Recast every line from the one that has "Looking at all of" through the end of the rows as a Markdown table with the columns No. and Line, leaving out blank lines.

━━━ Data records ━━━

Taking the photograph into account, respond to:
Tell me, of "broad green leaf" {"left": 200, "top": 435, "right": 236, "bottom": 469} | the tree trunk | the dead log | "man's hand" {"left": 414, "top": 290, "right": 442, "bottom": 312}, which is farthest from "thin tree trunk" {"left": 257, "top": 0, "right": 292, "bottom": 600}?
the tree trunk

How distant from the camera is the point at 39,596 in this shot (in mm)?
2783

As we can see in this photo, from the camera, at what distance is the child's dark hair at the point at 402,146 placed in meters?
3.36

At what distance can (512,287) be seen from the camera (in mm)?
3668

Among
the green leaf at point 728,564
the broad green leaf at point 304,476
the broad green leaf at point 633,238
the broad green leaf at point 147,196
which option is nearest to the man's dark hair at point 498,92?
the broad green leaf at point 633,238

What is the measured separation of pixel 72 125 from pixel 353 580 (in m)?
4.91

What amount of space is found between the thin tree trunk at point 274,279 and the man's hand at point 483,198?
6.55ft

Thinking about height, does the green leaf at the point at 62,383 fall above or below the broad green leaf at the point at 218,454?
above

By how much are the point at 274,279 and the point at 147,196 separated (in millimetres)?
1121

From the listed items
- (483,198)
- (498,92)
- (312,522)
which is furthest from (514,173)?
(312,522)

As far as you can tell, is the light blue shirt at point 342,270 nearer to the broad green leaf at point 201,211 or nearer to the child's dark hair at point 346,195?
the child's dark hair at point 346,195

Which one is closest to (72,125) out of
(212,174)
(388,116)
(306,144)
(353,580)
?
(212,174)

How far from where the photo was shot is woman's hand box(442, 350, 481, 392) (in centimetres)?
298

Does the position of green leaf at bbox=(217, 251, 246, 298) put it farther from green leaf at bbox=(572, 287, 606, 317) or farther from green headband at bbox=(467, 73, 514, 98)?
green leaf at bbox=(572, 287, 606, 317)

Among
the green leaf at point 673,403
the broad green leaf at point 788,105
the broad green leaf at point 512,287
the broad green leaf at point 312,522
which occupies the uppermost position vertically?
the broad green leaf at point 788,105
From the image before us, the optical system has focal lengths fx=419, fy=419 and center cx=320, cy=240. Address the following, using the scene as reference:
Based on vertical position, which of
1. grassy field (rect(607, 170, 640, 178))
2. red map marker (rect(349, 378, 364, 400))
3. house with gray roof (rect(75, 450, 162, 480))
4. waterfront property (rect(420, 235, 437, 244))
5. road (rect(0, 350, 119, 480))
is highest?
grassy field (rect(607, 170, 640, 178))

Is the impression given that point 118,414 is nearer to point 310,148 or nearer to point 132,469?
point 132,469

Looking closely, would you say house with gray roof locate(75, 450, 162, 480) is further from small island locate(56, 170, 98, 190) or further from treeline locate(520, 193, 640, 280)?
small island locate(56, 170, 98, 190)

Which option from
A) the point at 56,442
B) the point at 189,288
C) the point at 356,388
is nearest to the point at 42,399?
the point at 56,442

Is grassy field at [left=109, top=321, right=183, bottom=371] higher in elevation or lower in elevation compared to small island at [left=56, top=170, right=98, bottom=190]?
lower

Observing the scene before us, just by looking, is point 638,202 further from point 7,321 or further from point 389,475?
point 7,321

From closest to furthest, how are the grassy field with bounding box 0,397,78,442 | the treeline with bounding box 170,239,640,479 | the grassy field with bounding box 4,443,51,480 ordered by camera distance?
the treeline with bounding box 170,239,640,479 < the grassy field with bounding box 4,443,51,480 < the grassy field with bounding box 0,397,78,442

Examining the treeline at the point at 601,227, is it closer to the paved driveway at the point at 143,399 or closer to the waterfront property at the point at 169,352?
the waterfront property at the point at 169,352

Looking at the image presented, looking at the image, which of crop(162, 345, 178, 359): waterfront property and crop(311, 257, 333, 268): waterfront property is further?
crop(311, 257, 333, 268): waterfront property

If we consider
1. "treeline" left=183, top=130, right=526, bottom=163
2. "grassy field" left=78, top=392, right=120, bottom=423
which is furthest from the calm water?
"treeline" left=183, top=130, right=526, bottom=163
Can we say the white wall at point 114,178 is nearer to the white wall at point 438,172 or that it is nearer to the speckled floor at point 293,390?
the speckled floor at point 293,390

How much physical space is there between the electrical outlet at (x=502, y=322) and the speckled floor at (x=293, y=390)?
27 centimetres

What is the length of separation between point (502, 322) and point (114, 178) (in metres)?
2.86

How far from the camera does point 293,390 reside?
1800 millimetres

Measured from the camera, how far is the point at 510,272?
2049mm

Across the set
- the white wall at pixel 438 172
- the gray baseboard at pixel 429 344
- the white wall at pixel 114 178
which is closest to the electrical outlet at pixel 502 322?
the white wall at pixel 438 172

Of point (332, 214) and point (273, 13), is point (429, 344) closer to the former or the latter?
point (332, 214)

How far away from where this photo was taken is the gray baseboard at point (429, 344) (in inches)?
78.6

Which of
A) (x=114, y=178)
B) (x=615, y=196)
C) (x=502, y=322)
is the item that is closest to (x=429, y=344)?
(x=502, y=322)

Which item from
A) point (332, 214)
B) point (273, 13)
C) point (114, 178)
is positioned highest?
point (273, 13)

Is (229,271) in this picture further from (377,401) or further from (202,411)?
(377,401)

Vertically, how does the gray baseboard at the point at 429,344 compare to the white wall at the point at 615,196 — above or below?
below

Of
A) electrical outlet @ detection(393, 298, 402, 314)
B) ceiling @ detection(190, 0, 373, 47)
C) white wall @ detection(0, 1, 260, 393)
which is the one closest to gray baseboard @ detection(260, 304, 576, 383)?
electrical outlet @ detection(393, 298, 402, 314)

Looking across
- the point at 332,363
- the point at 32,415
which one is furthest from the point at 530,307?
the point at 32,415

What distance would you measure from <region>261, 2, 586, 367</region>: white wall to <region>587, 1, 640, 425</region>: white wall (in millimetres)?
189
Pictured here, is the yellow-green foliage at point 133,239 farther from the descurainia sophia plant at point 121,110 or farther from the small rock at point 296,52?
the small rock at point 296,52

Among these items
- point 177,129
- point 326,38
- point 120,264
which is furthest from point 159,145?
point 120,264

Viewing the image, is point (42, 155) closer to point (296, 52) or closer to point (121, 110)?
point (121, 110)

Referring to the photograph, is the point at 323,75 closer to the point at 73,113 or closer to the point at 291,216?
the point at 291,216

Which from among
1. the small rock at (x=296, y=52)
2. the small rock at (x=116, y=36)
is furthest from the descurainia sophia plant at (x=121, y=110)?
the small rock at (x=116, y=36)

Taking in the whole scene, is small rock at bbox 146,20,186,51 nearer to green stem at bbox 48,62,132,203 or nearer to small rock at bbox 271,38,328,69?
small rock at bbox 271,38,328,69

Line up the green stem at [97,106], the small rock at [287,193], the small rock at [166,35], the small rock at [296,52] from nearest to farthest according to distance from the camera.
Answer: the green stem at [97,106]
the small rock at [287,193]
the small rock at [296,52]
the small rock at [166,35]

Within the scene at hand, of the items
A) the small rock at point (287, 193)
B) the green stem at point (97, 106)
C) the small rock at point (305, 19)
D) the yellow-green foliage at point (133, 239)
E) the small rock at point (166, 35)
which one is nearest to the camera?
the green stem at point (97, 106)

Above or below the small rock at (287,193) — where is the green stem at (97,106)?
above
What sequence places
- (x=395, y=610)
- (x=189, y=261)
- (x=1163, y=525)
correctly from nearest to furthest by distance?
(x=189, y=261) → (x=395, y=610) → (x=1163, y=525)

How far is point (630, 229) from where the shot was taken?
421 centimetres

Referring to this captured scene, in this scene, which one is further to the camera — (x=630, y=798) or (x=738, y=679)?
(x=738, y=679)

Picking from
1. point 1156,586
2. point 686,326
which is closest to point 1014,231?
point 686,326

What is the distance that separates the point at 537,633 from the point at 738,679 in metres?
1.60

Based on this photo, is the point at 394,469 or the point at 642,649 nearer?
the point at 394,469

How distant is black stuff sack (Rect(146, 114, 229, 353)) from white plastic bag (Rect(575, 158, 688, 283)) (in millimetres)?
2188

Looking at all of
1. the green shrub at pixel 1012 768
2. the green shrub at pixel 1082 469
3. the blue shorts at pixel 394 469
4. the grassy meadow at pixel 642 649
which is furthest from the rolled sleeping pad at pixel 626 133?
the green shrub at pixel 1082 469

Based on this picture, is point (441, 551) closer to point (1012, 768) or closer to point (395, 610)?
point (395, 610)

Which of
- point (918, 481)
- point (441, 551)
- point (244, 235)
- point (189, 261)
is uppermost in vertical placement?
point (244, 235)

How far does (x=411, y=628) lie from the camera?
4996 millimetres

━━━

:: Written response ::
| No. | Line |
|---|---|
| 1 | Looking at all of |
| 2 | 1. the green shrub at pixel 1012 768 |
| 3 | 2. the green shrub at pixel 1082 469 |
| 4 | 3. the blue shorts at pixel 394 469 |
| 5 | 4. the grassy meadow at pixel 642 649 |
| 6 | which is furthest from the rolled sleeping pad at pixel 626 133? |
| 7 | the green shrub at pixel 1082 469 |
| 8 | Based on this picture, is point (441, 551) closer to point (1012, 768) or closer to point (395, 610)? |
| 9 | point (395, 610) |
| 10 | Which of |
| 11 | - point (918, 481) |
| 12 | - point (441, 551) |
| 13 | - point (244, 235) |
| 14 | - point (189, 261) |
| 15 | is uppermost in vertical placement? |
| 16 | point (244, 235) |
| 17 | How far does (x=411, y=628) lie from the camera? |
| 18 | 4996 millimetres |